La dernière phase consiste à mettre en place les outils de contrôle:

  • Restriction des ressources disponibles par la diminution des rentrées fiscales.
  • Projet de loi d’harmonisation des barèmes d’accès aux prestations sociales avec une hiérarchie dans lesquels ils doivent être demandés.
  • Enquêtes auprès des bénéficiaires d’aide sociale confrontés à des contrôles humiliants, type nombre de brosses à dent dans la salle de bain.

Ces projets politiques n’ont aucune efficacité puisque conduisant à un transfert de charge vers l’assurance maladie puis l’assurance invalidité. La précarité de la condition humaine conduit à somatiser, puis rendre chroniques des situations d’exclusion économique et sociale.

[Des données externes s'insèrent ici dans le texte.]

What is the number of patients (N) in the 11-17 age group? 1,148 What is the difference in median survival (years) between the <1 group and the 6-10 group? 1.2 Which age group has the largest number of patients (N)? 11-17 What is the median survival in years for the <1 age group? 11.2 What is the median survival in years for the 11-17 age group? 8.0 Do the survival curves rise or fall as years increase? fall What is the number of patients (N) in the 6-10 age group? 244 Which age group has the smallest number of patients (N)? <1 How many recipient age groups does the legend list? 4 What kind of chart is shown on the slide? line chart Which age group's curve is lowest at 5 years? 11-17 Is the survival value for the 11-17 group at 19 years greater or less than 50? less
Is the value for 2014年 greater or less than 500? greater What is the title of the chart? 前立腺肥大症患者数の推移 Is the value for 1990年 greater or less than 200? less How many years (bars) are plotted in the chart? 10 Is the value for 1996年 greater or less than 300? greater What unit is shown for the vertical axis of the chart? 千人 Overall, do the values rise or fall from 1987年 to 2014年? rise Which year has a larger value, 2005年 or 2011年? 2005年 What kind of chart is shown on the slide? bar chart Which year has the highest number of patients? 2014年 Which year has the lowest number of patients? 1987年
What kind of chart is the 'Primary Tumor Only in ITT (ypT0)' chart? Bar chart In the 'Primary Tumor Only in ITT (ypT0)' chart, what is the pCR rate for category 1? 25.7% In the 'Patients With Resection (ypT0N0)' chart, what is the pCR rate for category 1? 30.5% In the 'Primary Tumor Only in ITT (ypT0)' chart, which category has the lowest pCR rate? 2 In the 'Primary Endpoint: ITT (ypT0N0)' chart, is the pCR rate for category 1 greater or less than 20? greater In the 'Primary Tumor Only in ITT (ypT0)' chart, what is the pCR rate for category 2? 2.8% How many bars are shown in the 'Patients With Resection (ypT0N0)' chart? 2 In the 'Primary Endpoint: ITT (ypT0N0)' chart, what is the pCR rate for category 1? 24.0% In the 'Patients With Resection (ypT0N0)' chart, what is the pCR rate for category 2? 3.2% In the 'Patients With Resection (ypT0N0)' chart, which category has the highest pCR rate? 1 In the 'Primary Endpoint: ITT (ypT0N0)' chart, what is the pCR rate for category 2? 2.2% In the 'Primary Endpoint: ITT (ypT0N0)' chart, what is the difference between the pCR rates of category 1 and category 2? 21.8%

Un autre projet est possible, par la promotion de mesures d’accompagnement du type formation qualifiante, salaire minimum au niveau fédéral, sanction à l’encontre des employeurs licenciant sans juste motif. Ceci implique des investissements financiers permettant un projet de vie pour chacun sur le long terme.

S’opposer aux projets de modifications législatives sont les fondements d’une lutte solidaire de principe car les partis bourgeois s’attaquent, comme tout guerrier dans un monde économique hostile, d’abord aux plus fragiles.